On Sam's thirty-ninth birthday he informs Ella and BJ that they are going to be having a little sister. They're still pretty little and don't really understand, but they smile and clap and press their ears to Mommy's tummy and listen for the baby anyway. Sam picks the first name and Jenn the middle, and they name their daughter Mary Haven. Sam jokes that it sounds like the name of some sort of medieval pub- Ye Olde Merry Haven- but in fact he thinks it's beautiful.
Mary has Jenn's dark blonde hair, Sam's long nose, and- he can't help but notice- Dean's green eyes.
His life is everything Sam dreamed it would be, both the good and the bad. It's normal and innocent and happy and safe and he loves every second of it, loves his family, his wife, his children. He never tells his children the truth about what's really out there in the dark, and tries to give them the childhood he never had. They never move, not once, and the kids go to the local elementary school and then the local junior high school and then the local high school. The friends they make in their early years stay their friends for the later years of their lives.
When BJ becomes a teenager he goes through a phase where he wants to learn to shoot a gun and hunt (rabbits and deer and geese and ducks and quail and squirrels and pheasants) and even though every deeply ingrained instinct in Sam is shouting childmonstershuntinghurtinginnocentnononono he indulges his son and on BJ's thirteenth birthday takes him for a weekend hunting trip in the woods.

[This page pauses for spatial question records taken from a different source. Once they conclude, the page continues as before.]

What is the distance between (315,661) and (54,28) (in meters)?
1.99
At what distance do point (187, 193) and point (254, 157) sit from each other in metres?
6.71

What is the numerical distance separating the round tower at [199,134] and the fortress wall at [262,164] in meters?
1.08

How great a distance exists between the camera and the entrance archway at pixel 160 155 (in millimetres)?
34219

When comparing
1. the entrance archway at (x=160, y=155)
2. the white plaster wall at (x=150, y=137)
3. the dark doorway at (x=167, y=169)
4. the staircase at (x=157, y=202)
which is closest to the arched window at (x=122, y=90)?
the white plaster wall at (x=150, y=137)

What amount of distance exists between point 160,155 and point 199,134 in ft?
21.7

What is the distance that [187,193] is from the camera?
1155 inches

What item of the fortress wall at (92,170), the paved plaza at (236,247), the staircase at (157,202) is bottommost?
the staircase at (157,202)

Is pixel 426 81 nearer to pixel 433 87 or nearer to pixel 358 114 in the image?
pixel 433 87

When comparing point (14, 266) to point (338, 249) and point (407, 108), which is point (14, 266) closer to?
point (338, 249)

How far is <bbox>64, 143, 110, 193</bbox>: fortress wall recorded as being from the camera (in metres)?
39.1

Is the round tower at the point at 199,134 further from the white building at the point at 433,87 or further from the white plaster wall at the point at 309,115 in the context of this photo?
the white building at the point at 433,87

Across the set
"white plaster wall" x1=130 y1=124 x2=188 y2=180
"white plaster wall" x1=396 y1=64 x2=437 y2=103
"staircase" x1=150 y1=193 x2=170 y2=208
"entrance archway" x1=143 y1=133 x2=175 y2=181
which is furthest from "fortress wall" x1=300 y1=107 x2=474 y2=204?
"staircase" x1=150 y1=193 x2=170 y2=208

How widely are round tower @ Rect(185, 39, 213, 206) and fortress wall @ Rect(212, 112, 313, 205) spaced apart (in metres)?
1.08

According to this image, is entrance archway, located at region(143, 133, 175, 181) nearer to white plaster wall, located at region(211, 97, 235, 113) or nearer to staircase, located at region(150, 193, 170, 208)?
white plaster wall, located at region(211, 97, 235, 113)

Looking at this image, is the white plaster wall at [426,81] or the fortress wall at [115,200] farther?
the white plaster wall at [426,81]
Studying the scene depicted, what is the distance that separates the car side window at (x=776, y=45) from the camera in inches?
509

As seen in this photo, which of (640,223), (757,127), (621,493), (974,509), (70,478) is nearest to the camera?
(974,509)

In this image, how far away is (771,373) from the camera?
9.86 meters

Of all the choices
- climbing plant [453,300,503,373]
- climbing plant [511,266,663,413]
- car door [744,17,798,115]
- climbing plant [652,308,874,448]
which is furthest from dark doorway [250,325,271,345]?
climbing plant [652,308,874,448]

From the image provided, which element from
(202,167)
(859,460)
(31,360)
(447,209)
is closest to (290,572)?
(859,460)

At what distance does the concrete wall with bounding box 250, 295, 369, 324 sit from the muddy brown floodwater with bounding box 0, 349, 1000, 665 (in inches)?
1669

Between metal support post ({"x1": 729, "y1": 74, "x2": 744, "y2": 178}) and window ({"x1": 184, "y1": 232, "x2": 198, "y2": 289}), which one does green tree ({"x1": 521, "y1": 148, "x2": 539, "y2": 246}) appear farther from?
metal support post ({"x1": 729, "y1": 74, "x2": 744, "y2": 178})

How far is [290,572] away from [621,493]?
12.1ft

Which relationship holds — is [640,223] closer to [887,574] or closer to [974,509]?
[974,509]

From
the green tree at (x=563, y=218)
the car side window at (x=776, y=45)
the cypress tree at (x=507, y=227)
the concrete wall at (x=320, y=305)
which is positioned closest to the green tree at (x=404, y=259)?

They shoot two rabbits, three ducks, and a deer, and the look on BJ's face when he takes down the doe-his first kill- is priceless, and even as he takes a picture of BJ with his prize he remembers his own first kill when he was ten years old and how in a panic he fired a whole cartridge into a Jersey Devil that was going after Dean. He reminds himself that's not who I am anymore and tells his kid he's proud of him as they lug the deer back to the cabin together.
Many years go by in a flash of first steps and first days of school and scraped knees and runny noses and soccer practices and ballet recitals and school projects and playdates and ice cream and hot chocolate and pet dogs and bugs in the house and mortgages and neighbors and grade school and high school and driver's tests and rock music blasting in the car and joy rides in the Impala and girlfriends and boyfriends (good thing Sam kept his guns over the years) and report cards and test grades and summer vacations and Christmas breaks and lectures and sulking teenagers and homecomings and proms and diplomas and tuitions and colleges and chaos and peace and heartbreak and drama and tears and laughs and so, so much more.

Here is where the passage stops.